Eastman, Hyland live the dream

Posted April 29, 2010, at 10:41 p.m.

One of the great things about sports is it provides athletes a way to live out their dreams.

Much as the next great American novel elevates the author from struggling waiter writing on the side to celebrity status, sports provides similar opportunities for those with the creativity and inner drive to see the possibilities.

Of course, even the dream is relative, particularly in the sports arena. For some, it’s beating the Soviets in Lake Placid.
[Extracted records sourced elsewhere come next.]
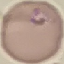 Result: malaria parasites identified. Thin blood film. Giemsa stain. Photographed with a smartphone camera at the microscope eyepiece. Automatically extracted cell patch, resized to 64 × 64 pixels.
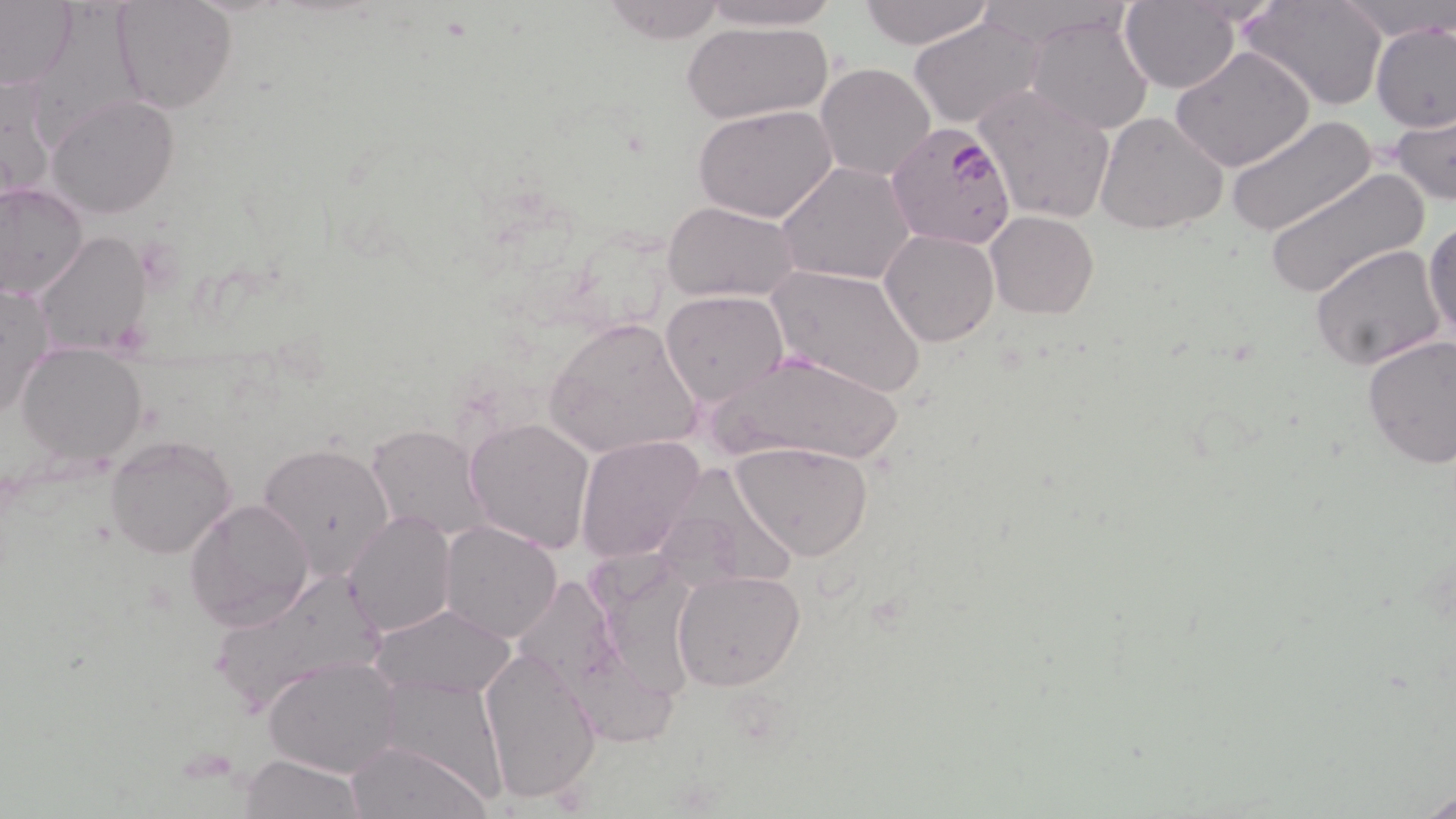
Summary:
  - Coordinate format: approximate bounding boxes as (x1,y1)-(x2,y2) corner pairs in pixels
  - Uninfected red blood cell locations: (111,0)-(236,114), (694,0)-(845,31), (856,0)-(996,50), (1241,0)-(1388,111), (1333,0)-(1453,41), (0,1)-(79,91), (600,1)-(731,44), (1120,1)-(1241,93), (1026,10)-(1153,136), (908,16)-(1048,129), (682,21)-(832,126), (1370,22)-(1454,131), (1173,45)-(1317,173), (816,63)-(936,181), (1,71)-(59,203), (971,83)-(1118,226), (46,95)-(181,220), (694,104)-(840,223), (1391,107)-(1455,206), (1095,112)-(1229,235), (1228,115)-(1378,239), (776,162)-(917,286), (1263,169)-(1429,298), (0,182)-(88,301), (663,201)-(801,302), (986,210)-(1098,320), (1424,217)-(1456,350), (880,229)-(999,347), (35,232)-(152,356), (1310,244)-(1448,372), (768,263)-(926,398), (1,282)-(53,420), (660,290)-(787,408), (545,315)-(704,459), (1360,333)-(1456,469), (16,342)-(147,465), (709,348)-(908,466), (464,418)-(595,553), (366,424)-(489,543), (105,433)-(235,558), (574,437)-(705,564), (731,441)-(874,561), (258,442)-(399,580), (651,462)-(802,593), (184,497)-(314,632), (342,509)-(456,638), (438,520)-(563,643), (206,567)-(389,716), (671,569)-(805,692), (372,604)-(517,700), (478,646)-(602,806), (263,655)-(404,777), (346,740)-(493,819), (241,755)-(365,818), (1419,786)-(1456,819)
  - Plasmodium falciparum-infected red blood cell locations: (885,120)-(1018,250)
  - Slide-level diagnosis: Plasmodium falciparum
  - Image size: 1456×819 pixels
  - Magnification: 1000x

For others, it’s simply making the cut.

Tyler Eastman and Keegan Hyland reside somewhere in between those extremes.

Eastman, a 6-foot-6, 310-pound Old Town native, began his pursuit of a pro football career Thursday when the former University of Maine lineman began a rookie minicamp with the Kansas City Chiefs.

But his path to this point began with the ultimate modesty.

Eastman’s high school career was played for a team struggling for mere survival — Old Town endured a 19-game losing streak during his days with the former Indians.

Yet he displayed his athletic potential through the tough times as well as in other ways — as one of the state’s top shot putters, and by attending football camps.

Eastman ultimately made his way to the nearby University of Maine, where he made 24 straight starts at left tackle for a program known for developing diamonds in the rough capable of playing in the pros.

And while he didn’t hear his name called during last week’s NFL draft, he soon got the free-agent contract that extends his chance to live out his dream.

Hyland also has lofty personal goals, especially for someone who comes from a state where basketball is king, but the talent pool is small.

So the 6-4 guard from South Portland put in the work, and became well-known in his hometown for shooting hundreds of shots a day.

It was a reputation as a prolific scorer that spread through the high school and AAU ranks, and soon attracted the attention of college coaches from beyond the reach of most Maine schoolboy players.

But while many mid-level programs sought Hyland’s skill set for their basketball teams, Hyland wanted more.

Enter some divine intervention, perhaps.

Hyland suffered a fractured pelvis last summer, an injury that forced him to miss nearly his entire senior season.

Some of the scholarship offers vanished, and he began to think prep school might be the best way to re-establish his college credentials.

But proof that good shooters are hard to find was forthcoming, as the aftermath of the NCAA’s early signing period for scholarship basketball players in November produced a new wave of interest in Hyland.

And the schools then contacting him were better than ever, representing some of the top conferences in the land.

Earlier this week Hyland opted for Gonzaga, perhaps fitting because the Bulldogs have surmounted the same odds on a team level that he hopes to overcome in an individual sense.

Gonzaga long was considered a “mid-major” — a second-tier designation for Division I programs that don’t play in an elite conference.

And while the Bulldogs still compete in the mid-major West Coast Conference, they have achieved “high major” status because of their head-to-head success against the big boys.

At Gonzaga, Hyland has the chance to join a short list of Mainers who have become contributing members of that high-major world.

And that’s all any kid can ask for, the chance to live the dream.